The woman behind the counter reminded me of my auntie Edie; carrying a few extra kilos. I'd been aware of every one of them as a kid as she'd a habit of crushing you in a hug at the drop of a hat. She smiled as we walked towards her and asked, "What can I get you, ducks?" She even sounded like auntie Edie.

"The full English and a tall black, please luv. Josie?"

"I'll have the full English too but a mug of sweet tea please."

"Coming right up, darlin'. Take a seat."

I reached for my wallet to pay her but, giggling yet again, Josie grabbed my arm.

"You don't need money here."

"Ah...right... of course... can't take it with you, etc."

Taking our drinks with us we picked a table and sat down.
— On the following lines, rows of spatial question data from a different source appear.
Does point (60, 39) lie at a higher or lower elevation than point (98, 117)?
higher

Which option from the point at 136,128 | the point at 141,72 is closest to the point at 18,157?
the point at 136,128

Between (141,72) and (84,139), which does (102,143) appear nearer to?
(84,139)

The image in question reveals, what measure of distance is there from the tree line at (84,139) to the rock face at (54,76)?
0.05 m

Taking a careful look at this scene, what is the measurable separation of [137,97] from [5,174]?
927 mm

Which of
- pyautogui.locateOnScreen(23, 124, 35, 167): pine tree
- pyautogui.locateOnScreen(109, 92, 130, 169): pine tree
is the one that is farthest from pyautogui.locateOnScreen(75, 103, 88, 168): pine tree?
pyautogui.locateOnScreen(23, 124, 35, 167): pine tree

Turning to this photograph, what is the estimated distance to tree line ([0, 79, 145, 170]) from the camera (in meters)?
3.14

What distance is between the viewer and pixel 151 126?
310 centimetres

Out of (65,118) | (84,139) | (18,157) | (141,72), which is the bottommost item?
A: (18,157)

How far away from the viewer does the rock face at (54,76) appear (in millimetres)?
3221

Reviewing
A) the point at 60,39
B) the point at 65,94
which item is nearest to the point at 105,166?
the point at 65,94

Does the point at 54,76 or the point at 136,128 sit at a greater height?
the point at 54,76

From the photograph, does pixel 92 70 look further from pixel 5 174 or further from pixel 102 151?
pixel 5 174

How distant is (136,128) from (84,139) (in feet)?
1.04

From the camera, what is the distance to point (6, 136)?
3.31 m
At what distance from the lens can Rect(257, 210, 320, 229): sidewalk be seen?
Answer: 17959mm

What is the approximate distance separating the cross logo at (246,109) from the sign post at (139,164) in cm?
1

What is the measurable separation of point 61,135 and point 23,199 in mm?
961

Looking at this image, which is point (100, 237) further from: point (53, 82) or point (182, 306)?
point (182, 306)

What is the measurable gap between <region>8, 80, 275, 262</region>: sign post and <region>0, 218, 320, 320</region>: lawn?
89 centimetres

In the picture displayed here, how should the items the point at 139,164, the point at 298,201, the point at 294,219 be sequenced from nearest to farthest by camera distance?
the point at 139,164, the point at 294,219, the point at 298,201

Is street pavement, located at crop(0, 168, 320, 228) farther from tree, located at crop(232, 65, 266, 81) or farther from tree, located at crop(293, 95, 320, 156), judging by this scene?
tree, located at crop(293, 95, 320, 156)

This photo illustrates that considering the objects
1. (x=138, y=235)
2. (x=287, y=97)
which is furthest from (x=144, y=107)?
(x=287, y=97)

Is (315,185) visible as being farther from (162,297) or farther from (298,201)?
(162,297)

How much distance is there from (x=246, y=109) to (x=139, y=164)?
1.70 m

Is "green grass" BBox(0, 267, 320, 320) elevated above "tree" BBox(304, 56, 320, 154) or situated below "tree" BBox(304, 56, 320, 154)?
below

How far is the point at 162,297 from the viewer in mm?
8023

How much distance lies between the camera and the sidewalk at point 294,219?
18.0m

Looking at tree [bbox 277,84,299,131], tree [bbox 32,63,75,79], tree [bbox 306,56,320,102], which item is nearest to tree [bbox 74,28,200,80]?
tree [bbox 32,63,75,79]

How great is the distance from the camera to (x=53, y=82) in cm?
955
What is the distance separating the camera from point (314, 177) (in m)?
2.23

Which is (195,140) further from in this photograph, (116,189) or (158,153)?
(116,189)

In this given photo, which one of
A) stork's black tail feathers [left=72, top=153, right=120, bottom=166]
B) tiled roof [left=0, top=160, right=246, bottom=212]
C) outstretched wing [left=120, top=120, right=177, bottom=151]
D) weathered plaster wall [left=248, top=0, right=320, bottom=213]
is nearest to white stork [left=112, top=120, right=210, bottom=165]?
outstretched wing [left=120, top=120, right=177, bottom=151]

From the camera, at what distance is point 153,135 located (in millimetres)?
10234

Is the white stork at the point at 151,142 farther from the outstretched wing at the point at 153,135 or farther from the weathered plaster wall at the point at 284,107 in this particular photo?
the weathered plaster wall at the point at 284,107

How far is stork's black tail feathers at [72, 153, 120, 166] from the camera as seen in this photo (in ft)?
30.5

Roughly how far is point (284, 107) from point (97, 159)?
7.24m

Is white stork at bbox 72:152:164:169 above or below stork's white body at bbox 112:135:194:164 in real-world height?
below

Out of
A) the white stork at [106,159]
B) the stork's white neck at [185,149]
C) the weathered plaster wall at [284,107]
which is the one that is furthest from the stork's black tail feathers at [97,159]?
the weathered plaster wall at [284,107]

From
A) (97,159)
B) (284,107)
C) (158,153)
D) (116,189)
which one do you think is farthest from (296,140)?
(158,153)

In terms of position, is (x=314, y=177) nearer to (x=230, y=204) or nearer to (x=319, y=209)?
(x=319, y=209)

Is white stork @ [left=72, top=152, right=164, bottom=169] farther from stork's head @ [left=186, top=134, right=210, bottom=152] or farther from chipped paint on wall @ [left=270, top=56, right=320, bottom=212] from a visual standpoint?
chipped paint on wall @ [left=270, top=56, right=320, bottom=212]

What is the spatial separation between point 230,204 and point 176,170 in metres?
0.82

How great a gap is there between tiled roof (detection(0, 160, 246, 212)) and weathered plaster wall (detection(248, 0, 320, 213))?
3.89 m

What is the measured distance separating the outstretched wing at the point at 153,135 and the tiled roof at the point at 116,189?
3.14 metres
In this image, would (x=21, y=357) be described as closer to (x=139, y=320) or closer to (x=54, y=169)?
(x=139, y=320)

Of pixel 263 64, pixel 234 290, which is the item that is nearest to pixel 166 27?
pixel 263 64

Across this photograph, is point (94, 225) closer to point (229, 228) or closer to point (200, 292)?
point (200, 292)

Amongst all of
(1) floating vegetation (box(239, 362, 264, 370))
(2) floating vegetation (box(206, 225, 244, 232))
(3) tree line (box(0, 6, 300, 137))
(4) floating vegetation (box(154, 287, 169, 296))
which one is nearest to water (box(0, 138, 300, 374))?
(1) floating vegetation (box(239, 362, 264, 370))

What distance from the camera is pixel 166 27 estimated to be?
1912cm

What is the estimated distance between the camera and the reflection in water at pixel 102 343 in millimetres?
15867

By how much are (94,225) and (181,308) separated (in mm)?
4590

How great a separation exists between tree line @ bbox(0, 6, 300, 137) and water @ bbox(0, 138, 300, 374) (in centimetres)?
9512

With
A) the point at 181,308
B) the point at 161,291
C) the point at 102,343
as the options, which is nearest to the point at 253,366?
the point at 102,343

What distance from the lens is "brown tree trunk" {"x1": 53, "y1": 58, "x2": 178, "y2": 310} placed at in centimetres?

It was a standard transport caff type of table—fake formica in a rather nauseating shade of blue, chipped and with cigarette burns on the edge. Clean but scruffy; to me it looked like paradise.

The food was ready far quicker than I expected. Silly really, I should have realised by now that nothing would ever be as expected anymore. I walked up to the counter to collect it; gesturing as I did so to let Josie know I'd bring hers too.

"Here you go, ducks, get stuck in."

"Ta, luv." I grabbed us both a set of cutlery and picked up the plates.

I sat down and reached for the sauce bottle. "I bet this is real HP too and not a cheap imitation."

Josie smiled back at me and nodded, too busy tucking in to be able to speak.

Damn and I thought I could eat! The way that little lass tucked in made me look like an amateur. You'd have thought she hadn't eaten a solid meal for weeks. Then I considered that point – maybe she hadn't. But then she didn't need to eat, did she? My head was hurting now and it was interfering with breakfast; I gave up on thinking and concentrated on eating.